(Extracted records)
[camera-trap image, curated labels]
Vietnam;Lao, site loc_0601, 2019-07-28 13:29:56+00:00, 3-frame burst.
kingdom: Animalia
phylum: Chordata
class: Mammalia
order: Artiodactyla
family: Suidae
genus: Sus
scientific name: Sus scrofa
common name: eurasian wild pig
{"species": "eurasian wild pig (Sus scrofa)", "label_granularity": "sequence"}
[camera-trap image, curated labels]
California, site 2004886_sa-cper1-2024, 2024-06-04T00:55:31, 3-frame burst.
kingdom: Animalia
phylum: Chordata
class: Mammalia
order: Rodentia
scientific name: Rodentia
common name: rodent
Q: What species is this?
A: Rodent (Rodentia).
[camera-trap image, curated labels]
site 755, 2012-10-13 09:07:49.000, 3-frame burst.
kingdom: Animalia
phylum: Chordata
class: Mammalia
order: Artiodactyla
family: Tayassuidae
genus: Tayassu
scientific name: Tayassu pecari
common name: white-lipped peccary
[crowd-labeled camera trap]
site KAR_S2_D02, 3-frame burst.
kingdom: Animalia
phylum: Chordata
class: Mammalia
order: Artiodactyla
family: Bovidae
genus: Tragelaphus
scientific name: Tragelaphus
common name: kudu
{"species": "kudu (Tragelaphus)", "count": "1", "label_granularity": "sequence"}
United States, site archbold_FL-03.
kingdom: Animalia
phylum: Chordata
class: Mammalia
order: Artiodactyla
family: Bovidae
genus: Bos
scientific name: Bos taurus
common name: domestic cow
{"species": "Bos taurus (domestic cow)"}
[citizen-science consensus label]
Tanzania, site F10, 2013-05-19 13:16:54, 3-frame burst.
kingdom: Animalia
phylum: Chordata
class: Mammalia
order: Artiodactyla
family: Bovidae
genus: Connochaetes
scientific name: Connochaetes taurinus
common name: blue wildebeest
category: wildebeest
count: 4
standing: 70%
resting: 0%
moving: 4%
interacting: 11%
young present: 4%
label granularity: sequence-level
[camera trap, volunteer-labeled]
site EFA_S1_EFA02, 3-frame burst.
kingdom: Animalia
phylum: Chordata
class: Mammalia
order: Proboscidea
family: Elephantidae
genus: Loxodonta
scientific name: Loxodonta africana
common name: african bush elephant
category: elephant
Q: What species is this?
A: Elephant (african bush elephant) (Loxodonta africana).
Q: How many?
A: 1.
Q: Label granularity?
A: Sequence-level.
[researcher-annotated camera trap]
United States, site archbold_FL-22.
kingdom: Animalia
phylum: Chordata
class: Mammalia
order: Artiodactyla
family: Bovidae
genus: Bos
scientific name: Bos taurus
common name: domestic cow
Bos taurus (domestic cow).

◆ Exercise objective
Say how many lines in the records contain the string "scrofa", and say nothing else.

◆ Answer below
2